Die US-Börsen haben am Dienstag im Zuge der Eskalation im Nahen Osten deutlich nachgegeben, zwischenzeitlich aber noch stärkere Verluste im Handelsverlauf wieder aufgeholt. Während Aktienindizes schwächer schlossen, legte der Ölpreis spürbar zu, der Goldpreis geriet kräftig unter Druck und auch der Euro zeigte sich zum US-Dollar schwächer.
US-Aktienmärkte schließen deutlich im Minus
Die US-Börsen verzeichneten am Dienstag angesichts der Eskalation im Nahen Osten erneut spürbare Kursverluste. Zwischenzeitlich waren die Abschläge jedoch noch deutlich höher ausgefallen, wurden im weiteren Handelsverlauf aber zu großen Teilen wieder aufgeholt. Der Dow schloss bei 48.501 Punkten 0,8 Prozent im Minus, der Nasdaq-100 bei 24.720 Punkten 1,1 Prozent niedriger und der breiter gefasste S&P 500 mit 6.817 Punkten 0,9 Prozent schwächer.

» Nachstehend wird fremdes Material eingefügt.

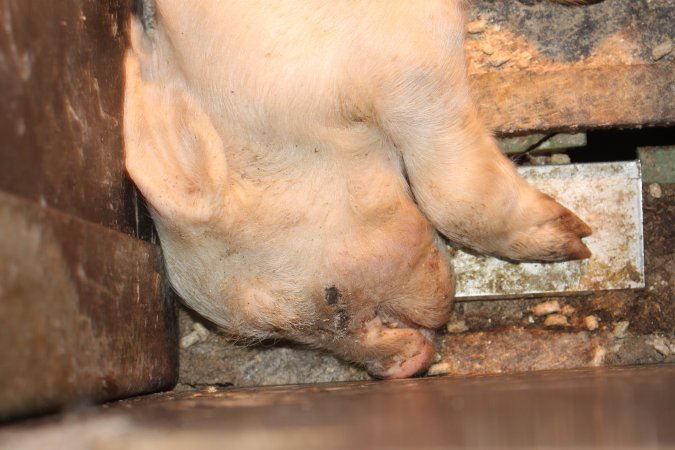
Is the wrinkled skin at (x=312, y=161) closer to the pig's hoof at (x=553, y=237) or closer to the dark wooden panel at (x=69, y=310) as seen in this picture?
the pig's hoof at (x=553, y=237)

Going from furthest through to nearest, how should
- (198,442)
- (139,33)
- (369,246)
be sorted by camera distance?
1. (139,33)
2. (369,246)
3. (198,442)

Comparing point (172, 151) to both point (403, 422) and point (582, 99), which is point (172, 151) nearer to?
point (403, 422)

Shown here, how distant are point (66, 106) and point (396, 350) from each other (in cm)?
140

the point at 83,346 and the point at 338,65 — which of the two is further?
the point at 338,65

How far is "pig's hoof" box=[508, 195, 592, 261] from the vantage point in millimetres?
2752

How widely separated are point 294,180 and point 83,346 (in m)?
0.84

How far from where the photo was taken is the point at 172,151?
7.95 feet


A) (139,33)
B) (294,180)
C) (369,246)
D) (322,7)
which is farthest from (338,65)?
(139,33)

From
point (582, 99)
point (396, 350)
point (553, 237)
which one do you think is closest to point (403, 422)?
point (396, 350)

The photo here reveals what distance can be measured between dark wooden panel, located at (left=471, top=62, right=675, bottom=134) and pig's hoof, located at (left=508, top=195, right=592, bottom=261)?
331 millimetres

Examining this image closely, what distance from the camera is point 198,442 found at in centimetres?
141

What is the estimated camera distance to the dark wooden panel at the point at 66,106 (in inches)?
70.4

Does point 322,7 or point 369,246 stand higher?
point 322,7

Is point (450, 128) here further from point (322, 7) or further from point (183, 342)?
point (183, 342)
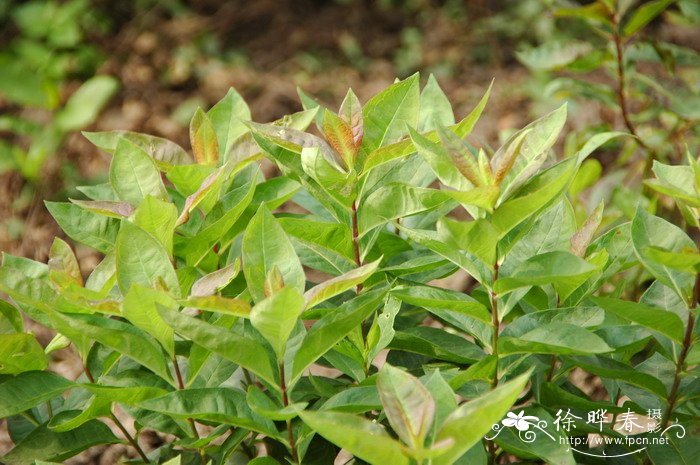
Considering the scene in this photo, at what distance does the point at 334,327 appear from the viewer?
2.93 ft

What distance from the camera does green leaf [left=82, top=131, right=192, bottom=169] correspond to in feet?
3.88

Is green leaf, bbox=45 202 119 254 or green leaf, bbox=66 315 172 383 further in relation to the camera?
green leaf, bbox=45 202 119 254

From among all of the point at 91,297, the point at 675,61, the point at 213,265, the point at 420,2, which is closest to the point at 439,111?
the point at 213,265

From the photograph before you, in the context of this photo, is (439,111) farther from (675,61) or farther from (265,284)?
(675,61)

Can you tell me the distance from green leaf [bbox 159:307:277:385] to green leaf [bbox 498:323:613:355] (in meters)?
0.29

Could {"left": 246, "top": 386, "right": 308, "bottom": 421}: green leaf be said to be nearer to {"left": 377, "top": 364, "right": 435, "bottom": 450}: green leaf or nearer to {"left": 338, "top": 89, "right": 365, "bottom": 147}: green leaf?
{"left": 377, "top": 364, "right": 435, "bottom": 450}: green leaf

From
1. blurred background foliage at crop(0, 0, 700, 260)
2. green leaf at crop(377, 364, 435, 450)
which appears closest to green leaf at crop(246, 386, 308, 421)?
green leaf at crop(377, 364, 435, 450)

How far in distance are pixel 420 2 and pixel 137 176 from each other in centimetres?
359

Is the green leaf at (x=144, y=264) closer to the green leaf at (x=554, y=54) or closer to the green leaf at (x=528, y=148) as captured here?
the green leaf at (x=528, y=148)

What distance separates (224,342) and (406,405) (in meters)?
0.21

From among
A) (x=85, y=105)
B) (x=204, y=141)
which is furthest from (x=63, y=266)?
(x=85, y=105)

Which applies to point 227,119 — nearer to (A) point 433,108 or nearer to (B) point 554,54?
(A) point 433,108

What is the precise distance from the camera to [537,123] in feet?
3.17

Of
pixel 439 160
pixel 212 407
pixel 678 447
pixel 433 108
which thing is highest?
pixel 439 160
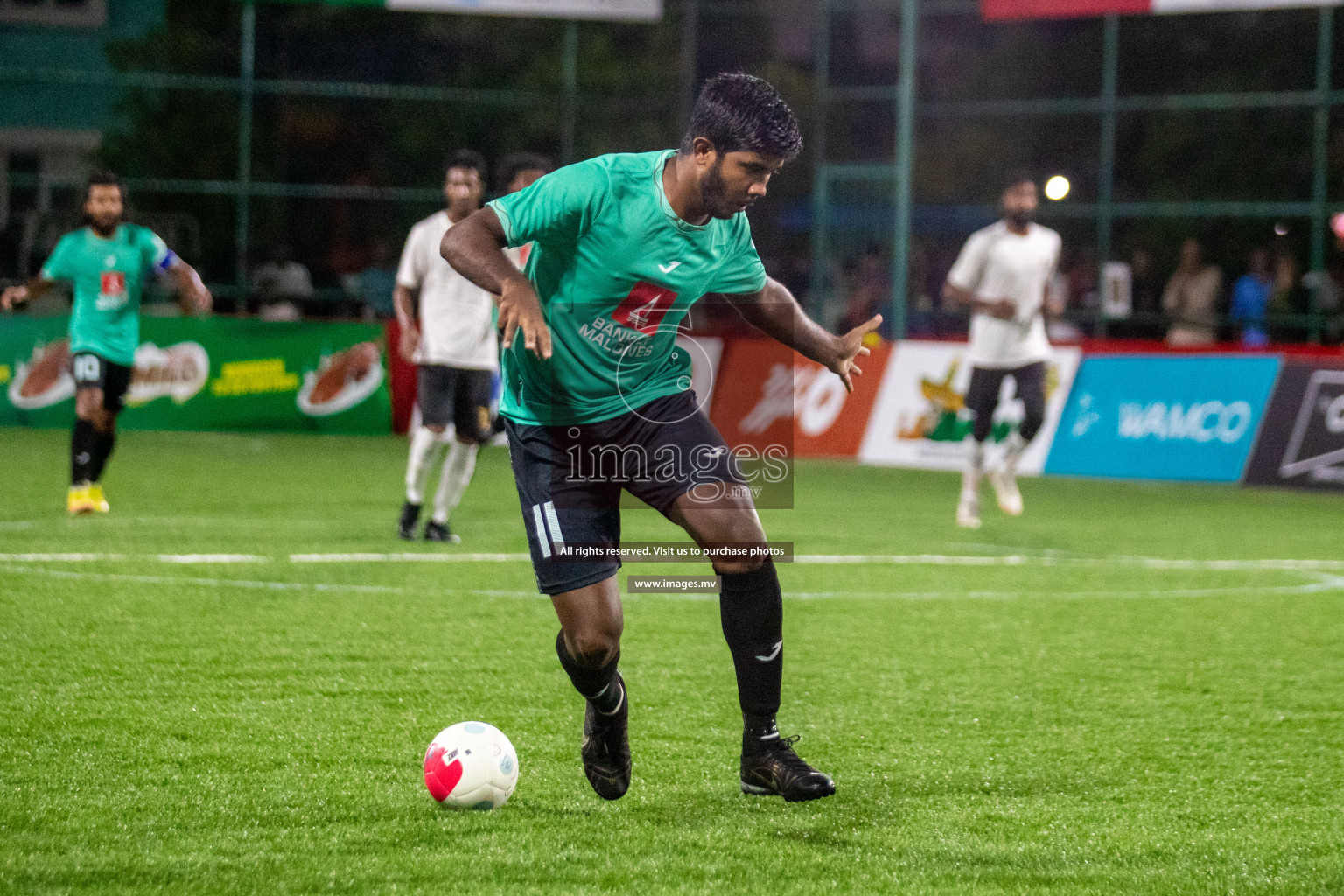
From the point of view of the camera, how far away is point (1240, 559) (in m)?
10.3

Deutlicher Preisanstieg bei Öl
Der Ölpreis zog im Umfeld der Sorge um mögliche Lieferengpässe unter dem Strich kräftig an. Auch hier hatte die Teuerung im Verlauf des Tages zeitweise noch stärker zugelegt. Ein Fass der Nordsee-Sorte Brent kostete am Dienstagabend gegen 22 Uhr deutscher Zeit schließlich 81,26 US-Dollar, das waren 4,5 Prozent mehr als am Schluss des vorherigen Handelstags.
Rückgang beim Gold, Euro schwächer zum Dollar
Der Goldpreis stand am Dienstag deutlich unter Druck. Am Abend wurden für eine Feinunze 5.101 US-Dollar gezahlt, was einem Rückgang von 4,2 Prozent entspricht. Das entspricht einem Preis von 141,17 Euro pro Gramm.
Auch am Devisenmarkt kam es zu Bewegungen: Die europäische Gemeinschaftswährung war am Dienstagabend schwächer. Ein Euro kostete 1,1617 US-Dollar, ein Dollar war dementsprechend für 0,8608 Euro zu haben.